Sectors of society in the richer nations are also defended against the claim that their consumerism is responsible for the danger we are in. “In 2009, 43.6 million Americans lived on incomes below the official poverty line. If anyone is consuming the world into ecological catastrophe, it isn’t them.” The income disparities in the developed countries today are huge. The 147 individuals who topped the 2002 Forbes “World’s Richest People” list had total wealth equal to the total annual income of three billion people, half of the world’s population.

The authors let George Monbiot say what they are honing in on:

“It’s time we had the guts to name the problem. It’s not sex; it’s money. It’s not the poor; it’s the rich.”
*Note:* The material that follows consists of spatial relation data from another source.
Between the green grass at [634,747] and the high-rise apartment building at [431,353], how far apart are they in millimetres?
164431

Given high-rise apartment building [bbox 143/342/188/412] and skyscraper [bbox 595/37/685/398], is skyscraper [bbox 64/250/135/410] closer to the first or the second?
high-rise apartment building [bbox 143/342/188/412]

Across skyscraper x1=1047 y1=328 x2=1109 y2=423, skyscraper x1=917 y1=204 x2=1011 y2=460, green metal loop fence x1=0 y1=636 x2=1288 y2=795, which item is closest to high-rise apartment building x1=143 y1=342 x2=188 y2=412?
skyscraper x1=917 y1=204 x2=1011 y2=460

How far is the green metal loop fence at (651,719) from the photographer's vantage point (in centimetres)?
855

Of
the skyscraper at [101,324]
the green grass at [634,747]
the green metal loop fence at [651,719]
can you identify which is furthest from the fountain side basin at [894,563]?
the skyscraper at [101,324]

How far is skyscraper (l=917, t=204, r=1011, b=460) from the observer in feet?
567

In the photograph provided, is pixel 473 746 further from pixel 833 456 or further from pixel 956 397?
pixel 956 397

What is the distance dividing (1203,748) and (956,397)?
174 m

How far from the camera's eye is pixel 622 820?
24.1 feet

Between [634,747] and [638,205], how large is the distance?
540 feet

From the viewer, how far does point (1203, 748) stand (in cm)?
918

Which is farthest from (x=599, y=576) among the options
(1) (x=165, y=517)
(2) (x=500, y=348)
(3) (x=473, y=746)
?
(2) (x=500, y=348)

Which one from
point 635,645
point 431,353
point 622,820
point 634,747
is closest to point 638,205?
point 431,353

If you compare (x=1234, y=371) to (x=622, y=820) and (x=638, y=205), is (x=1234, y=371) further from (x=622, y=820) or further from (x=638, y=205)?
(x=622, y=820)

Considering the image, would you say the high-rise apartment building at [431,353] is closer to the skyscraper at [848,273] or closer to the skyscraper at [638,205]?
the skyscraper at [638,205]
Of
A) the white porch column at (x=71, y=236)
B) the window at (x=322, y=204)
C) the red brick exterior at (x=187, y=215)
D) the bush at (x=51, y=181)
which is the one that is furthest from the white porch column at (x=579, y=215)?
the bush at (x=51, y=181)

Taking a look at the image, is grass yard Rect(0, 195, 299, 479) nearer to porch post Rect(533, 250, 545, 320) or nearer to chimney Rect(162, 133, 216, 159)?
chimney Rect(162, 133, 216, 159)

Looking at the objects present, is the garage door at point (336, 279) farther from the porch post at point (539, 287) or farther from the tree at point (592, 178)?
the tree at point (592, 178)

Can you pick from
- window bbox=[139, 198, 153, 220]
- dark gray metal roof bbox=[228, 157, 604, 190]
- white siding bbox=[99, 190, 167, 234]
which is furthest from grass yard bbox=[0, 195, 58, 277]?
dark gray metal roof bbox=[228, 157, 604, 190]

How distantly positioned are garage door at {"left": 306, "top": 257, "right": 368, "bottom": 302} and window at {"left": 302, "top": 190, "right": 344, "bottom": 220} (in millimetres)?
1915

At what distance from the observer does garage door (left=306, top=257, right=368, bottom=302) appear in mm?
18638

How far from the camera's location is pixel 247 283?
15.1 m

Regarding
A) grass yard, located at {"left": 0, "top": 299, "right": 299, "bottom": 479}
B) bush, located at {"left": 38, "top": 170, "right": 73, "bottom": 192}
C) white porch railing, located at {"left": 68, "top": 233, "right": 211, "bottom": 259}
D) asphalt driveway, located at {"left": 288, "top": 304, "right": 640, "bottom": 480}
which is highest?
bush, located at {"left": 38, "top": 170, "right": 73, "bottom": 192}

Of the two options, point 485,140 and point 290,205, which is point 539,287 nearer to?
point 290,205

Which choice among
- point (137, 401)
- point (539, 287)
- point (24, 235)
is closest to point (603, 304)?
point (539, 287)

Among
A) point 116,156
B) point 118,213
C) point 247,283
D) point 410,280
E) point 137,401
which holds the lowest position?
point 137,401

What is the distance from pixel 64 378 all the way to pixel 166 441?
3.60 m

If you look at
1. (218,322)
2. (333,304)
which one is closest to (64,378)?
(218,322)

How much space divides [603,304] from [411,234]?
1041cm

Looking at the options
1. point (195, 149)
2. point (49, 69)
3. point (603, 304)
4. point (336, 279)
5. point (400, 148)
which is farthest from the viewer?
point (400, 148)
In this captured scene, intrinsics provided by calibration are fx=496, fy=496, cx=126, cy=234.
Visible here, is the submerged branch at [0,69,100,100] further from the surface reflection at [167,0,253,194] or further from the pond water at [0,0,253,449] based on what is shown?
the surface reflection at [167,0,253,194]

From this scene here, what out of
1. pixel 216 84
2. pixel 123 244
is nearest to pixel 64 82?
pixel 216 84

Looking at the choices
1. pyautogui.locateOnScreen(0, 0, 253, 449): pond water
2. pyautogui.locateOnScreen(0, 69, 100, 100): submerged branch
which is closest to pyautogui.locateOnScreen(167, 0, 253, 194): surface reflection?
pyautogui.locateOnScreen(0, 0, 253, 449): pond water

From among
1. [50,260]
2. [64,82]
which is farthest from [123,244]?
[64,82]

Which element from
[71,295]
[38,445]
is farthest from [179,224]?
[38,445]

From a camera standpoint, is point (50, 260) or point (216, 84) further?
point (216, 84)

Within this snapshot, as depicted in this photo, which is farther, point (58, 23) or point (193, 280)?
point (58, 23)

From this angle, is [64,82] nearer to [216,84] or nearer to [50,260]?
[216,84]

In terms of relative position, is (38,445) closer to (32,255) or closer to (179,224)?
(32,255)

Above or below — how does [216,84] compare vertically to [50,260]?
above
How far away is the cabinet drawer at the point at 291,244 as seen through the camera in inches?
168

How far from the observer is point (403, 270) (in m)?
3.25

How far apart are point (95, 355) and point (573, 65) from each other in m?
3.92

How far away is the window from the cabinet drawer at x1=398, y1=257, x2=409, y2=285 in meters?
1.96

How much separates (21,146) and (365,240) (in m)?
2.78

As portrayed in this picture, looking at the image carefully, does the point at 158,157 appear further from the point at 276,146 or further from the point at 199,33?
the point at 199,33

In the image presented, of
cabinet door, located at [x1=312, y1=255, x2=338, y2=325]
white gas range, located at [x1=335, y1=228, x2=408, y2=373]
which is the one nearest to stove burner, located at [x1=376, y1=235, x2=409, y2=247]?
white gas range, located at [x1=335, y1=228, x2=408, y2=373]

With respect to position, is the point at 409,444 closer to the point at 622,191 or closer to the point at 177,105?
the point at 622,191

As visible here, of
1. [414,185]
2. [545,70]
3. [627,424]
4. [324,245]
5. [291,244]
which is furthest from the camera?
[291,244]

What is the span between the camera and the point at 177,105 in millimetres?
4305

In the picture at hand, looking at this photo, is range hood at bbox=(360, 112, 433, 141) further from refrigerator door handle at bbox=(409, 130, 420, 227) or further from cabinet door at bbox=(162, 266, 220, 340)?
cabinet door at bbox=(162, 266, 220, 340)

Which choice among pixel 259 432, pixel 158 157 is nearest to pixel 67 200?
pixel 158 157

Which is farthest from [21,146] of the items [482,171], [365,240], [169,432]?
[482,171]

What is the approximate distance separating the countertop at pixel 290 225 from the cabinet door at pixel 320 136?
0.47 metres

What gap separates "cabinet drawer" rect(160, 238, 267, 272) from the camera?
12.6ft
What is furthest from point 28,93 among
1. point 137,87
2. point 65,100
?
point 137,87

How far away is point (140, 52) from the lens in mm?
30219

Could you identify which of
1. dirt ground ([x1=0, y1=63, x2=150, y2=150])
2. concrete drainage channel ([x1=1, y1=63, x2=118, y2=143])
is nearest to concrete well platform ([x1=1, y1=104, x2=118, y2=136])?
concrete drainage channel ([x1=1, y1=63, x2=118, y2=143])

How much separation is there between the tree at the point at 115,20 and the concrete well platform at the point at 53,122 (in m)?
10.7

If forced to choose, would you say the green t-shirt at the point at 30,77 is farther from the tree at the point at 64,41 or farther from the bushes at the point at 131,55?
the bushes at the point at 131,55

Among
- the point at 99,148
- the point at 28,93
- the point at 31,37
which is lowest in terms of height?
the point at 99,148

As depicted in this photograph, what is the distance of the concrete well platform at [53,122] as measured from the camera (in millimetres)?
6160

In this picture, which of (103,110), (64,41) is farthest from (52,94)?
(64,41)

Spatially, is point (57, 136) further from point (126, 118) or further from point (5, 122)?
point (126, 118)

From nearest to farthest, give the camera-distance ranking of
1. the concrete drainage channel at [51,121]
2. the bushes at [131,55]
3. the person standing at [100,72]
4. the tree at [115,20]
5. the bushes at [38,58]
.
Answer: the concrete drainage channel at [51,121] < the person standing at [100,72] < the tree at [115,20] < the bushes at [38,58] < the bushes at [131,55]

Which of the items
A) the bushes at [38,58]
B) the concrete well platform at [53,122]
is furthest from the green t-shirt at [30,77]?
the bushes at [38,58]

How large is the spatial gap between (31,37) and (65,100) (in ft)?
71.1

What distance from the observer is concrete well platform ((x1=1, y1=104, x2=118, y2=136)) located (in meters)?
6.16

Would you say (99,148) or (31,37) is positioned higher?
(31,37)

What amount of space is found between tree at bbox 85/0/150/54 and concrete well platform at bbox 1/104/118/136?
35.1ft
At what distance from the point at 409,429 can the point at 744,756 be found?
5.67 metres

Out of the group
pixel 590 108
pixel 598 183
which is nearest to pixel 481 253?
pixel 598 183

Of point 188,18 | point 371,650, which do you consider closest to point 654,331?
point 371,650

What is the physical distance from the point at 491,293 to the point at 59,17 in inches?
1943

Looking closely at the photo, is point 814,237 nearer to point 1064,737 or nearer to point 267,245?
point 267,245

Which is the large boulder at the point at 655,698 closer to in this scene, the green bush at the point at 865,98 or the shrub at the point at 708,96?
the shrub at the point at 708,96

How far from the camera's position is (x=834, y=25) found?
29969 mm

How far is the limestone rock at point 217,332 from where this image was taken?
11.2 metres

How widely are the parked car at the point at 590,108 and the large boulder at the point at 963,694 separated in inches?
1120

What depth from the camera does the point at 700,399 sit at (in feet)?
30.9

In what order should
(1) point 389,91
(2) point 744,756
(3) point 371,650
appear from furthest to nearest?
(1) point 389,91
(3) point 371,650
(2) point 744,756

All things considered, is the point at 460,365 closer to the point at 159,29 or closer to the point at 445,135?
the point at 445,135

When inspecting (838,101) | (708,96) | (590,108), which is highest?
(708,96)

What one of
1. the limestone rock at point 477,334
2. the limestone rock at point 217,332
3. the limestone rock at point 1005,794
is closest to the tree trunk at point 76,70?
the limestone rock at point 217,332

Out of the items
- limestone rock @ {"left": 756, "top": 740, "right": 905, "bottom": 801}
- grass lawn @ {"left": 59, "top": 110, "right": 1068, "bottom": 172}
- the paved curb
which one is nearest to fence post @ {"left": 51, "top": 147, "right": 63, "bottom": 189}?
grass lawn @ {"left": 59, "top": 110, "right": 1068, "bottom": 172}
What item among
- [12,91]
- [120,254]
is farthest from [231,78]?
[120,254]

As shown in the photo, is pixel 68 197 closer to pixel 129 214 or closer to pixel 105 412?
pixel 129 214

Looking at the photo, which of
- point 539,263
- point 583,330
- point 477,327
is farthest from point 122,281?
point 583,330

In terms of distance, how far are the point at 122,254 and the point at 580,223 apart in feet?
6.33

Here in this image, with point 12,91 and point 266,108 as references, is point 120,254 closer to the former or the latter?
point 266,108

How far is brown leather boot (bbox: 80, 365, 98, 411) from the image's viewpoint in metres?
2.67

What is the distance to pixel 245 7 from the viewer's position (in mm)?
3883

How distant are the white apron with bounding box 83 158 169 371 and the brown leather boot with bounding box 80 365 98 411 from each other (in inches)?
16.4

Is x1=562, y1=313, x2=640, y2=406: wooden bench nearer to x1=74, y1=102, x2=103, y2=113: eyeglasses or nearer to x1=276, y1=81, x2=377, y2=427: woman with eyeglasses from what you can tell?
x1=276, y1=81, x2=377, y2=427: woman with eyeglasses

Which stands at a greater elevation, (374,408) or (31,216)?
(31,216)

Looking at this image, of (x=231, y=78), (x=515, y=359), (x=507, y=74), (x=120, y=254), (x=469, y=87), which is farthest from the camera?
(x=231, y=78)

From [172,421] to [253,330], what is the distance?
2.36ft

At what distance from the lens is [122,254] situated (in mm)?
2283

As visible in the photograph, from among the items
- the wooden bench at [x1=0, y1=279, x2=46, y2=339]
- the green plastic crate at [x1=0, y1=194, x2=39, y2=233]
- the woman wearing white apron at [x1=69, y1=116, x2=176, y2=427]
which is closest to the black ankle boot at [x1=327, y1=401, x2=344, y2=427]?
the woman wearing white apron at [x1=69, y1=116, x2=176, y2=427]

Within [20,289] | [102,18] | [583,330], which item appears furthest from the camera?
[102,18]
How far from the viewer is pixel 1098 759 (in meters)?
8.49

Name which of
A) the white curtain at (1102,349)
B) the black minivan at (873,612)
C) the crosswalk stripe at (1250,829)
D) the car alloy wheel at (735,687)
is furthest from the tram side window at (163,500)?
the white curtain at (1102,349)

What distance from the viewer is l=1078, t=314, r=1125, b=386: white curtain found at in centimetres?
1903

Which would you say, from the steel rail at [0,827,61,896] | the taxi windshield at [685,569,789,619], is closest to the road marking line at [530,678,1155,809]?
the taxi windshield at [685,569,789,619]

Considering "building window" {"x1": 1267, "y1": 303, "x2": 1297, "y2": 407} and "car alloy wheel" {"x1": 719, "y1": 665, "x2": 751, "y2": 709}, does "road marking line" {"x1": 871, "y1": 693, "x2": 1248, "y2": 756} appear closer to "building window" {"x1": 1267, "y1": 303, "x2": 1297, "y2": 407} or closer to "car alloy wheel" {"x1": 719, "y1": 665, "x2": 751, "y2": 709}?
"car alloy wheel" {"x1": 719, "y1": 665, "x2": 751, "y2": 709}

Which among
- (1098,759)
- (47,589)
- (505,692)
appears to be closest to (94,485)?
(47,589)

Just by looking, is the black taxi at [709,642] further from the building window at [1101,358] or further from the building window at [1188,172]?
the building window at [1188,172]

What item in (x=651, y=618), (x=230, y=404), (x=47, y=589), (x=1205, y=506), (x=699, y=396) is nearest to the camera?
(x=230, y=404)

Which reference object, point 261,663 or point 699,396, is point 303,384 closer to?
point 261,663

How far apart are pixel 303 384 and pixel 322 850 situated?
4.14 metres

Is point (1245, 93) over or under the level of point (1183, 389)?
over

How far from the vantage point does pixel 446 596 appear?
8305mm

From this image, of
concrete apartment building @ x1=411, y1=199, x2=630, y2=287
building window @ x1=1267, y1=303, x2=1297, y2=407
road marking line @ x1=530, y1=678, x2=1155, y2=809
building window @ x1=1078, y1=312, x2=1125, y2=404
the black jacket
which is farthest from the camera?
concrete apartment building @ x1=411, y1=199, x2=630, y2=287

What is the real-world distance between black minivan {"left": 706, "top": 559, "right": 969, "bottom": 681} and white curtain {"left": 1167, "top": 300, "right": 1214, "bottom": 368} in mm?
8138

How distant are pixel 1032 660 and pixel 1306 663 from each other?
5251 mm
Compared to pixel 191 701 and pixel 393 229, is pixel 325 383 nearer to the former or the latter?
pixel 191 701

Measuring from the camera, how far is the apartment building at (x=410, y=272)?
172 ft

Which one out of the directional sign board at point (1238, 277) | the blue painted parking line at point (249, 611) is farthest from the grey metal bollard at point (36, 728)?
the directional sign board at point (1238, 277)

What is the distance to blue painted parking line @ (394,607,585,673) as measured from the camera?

The individual greed and gluttony of some of the rich is distressing enough, but it is their ownership of ecocidal organisations and institutions which causes the worst damage. Corporations are the drivers of the consumer society, relentless in their drive for growth, their stimulation of a sense of need through advertising, their waste on a gigantic scale. Fossil fuels are the very basis of the power of the corporate world. And the book includes the military as the biggest polluter on earth.

So it’s not population growth that is the cause of our ecological troubles. It is capitalism’s need for growth. To focus on overpopulation is to divert attention from the real environmental vandals.

The book argues its case vigorously and interestingly, though its rigour seems excessive at times. I refuse to regard Lester Brown or Jeffrey Sachs as populationists, for instance, in the sense in which the book defines the term, yet they are so accused. They and others like them are certainly concerned that the world’s human population should level off, as I am, but I don’t see in their writing the facile argument that overpopulation in poorer countries is the cause of our environmental dangers. The book comes up with some real enough and alarming enough examples of such attempts to shift the responsibility which belongs to the developed societies, and rightly exposes them, but it also does some tilting at windmills when it turns on people who would for the most part agree with the contention that we need governments who will move immediately to transform the most destructive features of capitalism. The prescriptions that the book provides are not confined to the eco-socialist position the authors represent, and where common ground exists it strikes me as sensible to occupy it in mixed company.

What I would judge to be their common ground prescriptions include rapidly phasing out fossil fuels and replacing them with clean energy sources such as wind, geothermal, wave, and, above all, solar power; actively supporting farmers to convert to ecological agriculture; introducing free and efficient public transport networks; restructuring existing extraction, production, and distribution systems to eliminate waste, planned obsolescence, pollution, and manipulative advertising; retrofitting existing homes and buildings for energy efficiency, and establishing strict guidelines for green architecture in all new structures; ensuring universal availability of high-quality health services, including birth control; launching extensive reforestation and biodiversity programs. Other prescriptions such as the cessation of military operations may be more divisive, but there’s plenty here that can unite people of different political persuasions.

However, the authors from their political perspective provide an ever-necessary reminder that the world’s poor are the first victims of ecological disaster, not the cause. And that is a fact which is receiving far too little attention from the more powerful countries. Over-population may be a matter which needs addressing, as the writers themselves somewhat reluctantly allow, but it’s not up there with the urgent requirement to fashion economies which no longer use fossil fuel energy and which respect the ecologies within which they function.

1 Comment

  • I agree with Bryan Walker’s position as expressed in this review. An endless increase in the human population is untenable but to directly link our current numbers with our present environmental woes is an attempt to obscure the real source of our environmental problems and that source is without doubt the consumer society fostered by Capitalism.